Many businesses are run like this I’m sure, but it seems disingenuous for a yoga studio to be so. They teach the Yamas and Niyamas in the teacher trainings, but they are not practiced in the studios.
My career as a manager did not last, looking back that’s not surprising. At my last pay raise evaluation, after I had stopped being a manager, I had almost completed my 500hr training, had taught about 1,300 classes for CorePower, been a lead at multiple teacher trainings for them, and done this while suffering serious complications from major surgery that required several hospital admissions. I had had consistently positive feedback about my classes, including the official pay raise evaluation one. My raise? 75cents a class, or 37cents an hour. The reason? I had been 5 minutes late to my desk shift a couple of times. They also cut six classes from my schedule.

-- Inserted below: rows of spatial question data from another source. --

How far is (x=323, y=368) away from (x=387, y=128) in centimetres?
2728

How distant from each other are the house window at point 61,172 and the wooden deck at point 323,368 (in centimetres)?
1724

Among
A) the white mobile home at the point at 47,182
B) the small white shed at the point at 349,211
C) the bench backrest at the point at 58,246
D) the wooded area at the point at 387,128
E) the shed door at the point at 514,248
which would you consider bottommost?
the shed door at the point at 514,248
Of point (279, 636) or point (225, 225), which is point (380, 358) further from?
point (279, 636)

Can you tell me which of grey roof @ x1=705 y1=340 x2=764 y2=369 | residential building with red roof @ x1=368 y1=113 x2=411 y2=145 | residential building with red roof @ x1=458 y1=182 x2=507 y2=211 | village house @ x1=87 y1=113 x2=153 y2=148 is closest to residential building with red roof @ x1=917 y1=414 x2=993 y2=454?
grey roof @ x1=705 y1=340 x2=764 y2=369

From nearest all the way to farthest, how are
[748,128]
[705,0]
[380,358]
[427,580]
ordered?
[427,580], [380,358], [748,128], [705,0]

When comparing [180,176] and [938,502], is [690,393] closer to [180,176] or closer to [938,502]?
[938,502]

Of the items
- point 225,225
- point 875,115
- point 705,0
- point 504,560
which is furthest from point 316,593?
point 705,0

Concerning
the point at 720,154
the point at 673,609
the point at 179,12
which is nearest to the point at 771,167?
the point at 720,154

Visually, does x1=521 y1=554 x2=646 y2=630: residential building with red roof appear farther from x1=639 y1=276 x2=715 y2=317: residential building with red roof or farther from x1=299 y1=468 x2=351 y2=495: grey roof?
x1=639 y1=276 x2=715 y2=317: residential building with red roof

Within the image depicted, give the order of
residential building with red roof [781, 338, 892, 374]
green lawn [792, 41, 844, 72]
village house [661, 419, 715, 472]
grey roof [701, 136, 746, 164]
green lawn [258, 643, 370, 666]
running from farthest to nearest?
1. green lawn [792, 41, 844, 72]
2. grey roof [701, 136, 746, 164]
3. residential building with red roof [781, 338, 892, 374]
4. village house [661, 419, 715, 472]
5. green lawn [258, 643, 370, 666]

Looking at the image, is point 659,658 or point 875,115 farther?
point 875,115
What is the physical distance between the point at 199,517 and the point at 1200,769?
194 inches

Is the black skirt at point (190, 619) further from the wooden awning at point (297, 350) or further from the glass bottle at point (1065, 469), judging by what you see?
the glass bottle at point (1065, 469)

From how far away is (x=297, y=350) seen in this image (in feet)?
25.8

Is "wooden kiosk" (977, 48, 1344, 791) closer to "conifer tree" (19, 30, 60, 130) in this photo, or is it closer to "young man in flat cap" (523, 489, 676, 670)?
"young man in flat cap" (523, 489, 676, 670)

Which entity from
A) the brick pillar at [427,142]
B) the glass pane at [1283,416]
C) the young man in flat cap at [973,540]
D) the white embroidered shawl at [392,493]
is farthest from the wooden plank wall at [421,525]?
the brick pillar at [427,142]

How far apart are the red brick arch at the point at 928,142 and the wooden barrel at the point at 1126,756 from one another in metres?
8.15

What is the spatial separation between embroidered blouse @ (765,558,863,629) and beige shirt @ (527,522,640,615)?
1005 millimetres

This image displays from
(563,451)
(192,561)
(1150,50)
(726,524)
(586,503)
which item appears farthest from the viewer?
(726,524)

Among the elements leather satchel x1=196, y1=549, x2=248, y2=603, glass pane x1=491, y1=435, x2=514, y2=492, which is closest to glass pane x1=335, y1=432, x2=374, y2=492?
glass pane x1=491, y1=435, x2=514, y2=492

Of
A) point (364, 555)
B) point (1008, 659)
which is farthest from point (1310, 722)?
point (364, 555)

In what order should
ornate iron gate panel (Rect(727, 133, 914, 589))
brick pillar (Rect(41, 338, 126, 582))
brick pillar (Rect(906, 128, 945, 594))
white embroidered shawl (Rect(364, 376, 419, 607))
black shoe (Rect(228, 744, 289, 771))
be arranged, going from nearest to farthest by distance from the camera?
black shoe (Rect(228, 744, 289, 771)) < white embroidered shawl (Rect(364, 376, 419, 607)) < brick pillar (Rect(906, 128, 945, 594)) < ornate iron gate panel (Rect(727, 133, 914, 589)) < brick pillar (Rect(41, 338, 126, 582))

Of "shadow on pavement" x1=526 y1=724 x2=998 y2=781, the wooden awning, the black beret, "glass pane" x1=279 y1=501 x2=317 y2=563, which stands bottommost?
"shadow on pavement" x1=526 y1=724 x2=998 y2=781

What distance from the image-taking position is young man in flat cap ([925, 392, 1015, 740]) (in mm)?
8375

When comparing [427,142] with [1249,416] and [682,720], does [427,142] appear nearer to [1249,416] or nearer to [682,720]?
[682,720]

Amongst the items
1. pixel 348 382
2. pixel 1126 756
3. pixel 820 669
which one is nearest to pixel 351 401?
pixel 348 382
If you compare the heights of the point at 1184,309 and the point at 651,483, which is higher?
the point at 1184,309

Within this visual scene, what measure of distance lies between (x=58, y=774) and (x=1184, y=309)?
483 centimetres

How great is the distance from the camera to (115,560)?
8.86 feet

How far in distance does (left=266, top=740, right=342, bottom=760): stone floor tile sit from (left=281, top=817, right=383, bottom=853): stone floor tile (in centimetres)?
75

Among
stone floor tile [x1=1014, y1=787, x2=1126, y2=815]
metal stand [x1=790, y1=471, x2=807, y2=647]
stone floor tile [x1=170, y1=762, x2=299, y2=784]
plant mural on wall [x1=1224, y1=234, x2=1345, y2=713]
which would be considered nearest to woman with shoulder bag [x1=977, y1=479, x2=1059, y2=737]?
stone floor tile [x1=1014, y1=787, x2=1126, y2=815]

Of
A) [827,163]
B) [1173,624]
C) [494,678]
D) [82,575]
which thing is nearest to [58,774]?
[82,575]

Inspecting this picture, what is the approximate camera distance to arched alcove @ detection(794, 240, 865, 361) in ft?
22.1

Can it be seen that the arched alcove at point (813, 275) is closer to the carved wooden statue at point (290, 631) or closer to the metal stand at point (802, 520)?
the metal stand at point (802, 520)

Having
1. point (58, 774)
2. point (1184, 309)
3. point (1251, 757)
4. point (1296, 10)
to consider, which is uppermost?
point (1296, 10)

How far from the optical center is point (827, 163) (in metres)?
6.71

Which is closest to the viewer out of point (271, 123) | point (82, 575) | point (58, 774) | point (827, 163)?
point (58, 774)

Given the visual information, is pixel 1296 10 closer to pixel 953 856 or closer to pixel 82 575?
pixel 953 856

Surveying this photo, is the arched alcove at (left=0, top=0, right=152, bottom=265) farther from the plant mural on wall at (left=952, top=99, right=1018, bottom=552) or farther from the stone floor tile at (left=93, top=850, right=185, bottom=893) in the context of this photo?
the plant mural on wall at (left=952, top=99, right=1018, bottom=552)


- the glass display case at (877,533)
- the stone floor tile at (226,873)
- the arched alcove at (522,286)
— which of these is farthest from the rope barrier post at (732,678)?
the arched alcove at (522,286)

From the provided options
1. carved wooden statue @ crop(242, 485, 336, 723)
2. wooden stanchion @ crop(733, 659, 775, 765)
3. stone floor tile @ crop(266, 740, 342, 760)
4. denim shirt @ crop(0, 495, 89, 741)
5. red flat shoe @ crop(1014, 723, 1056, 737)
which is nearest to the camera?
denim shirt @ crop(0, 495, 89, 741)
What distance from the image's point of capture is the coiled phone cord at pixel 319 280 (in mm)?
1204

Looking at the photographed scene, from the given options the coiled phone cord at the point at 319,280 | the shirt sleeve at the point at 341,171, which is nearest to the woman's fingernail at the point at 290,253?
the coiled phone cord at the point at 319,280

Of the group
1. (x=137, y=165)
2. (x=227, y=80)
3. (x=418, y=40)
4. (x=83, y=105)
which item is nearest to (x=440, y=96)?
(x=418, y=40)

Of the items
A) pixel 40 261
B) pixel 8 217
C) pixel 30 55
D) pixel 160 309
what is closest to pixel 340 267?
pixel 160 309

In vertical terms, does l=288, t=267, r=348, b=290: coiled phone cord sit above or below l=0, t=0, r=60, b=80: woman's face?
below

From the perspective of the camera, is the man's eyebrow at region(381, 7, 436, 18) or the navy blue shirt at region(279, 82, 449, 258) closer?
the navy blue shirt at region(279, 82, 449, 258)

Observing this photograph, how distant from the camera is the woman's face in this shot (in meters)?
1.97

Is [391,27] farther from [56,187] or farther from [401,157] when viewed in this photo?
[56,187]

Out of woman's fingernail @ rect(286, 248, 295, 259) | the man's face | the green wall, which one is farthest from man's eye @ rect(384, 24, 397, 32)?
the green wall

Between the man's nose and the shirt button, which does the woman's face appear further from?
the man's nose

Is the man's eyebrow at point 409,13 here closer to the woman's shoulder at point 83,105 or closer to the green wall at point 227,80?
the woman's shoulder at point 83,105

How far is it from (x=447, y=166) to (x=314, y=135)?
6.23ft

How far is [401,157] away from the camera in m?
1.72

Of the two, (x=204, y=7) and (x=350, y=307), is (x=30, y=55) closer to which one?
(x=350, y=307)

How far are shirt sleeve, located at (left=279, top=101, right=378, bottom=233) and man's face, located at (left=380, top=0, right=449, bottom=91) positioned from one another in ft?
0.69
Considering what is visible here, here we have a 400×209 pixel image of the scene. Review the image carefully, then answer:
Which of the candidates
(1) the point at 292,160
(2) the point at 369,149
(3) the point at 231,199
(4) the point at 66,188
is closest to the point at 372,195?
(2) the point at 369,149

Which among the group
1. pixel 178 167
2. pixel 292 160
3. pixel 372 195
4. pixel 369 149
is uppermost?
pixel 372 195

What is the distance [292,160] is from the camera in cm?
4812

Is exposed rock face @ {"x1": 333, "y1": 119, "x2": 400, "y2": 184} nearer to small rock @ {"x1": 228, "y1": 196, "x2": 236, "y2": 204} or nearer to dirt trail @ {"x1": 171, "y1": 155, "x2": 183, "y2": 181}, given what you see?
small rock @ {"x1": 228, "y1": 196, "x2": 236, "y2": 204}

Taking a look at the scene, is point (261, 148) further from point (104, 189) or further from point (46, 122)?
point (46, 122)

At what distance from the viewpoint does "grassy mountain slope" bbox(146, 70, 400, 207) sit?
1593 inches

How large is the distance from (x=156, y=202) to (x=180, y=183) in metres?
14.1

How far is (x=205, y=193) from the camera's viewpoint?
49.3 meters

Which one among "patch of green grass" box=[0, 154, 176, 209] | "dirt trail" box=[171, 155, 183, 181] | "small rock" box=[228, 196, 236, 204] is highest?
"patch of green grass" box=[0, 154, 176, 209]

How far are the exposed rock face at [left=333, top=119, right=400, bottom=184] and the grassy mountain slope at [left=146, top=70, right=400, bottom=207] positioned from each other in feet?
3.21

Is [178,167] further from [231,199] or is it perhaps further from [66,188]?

This is what it is like on the other side of the lunchroom after you stopped being allowed to sit with the cool kids.
Part of hanging with the cool kids is the constant pressure to be cool, trendy and popular, as much as I wanted it, I wasn’t good at it.
I still teach for CorePower, my required two classes a week for ‘The Team’, sub when I can and continuously get passed over for more popular class times and formats. A fellow instructor recently told me how much happier I am now that I’m not doing ‘that job’ anymore, and it’s true. Still, I wonder why I stay. I love my students, the nice bright studios and I have some deep friendships with some of the instructors, but this may be just another way I am holding on to the possibility of being cool once again.
Ultimately my taking teacher training with CorePower changed the trajectory of my life. My wholehearted fall into everything that was CorePower came at a very stressful time in my life, and my immersion in yoga was an island of sanity during this time – yoga is still this for me, it’s just a different kind of yoga now. I got caught up in what felt like a validation of my worth and I clung to that for as long as I could. It wasn’t. That is seen much more easily now. I don’t regret starting with CorePower, I’ve learned a tremendous amount from them, not all of it was pleasant, but ultimately I am wiser and a little kinder from it.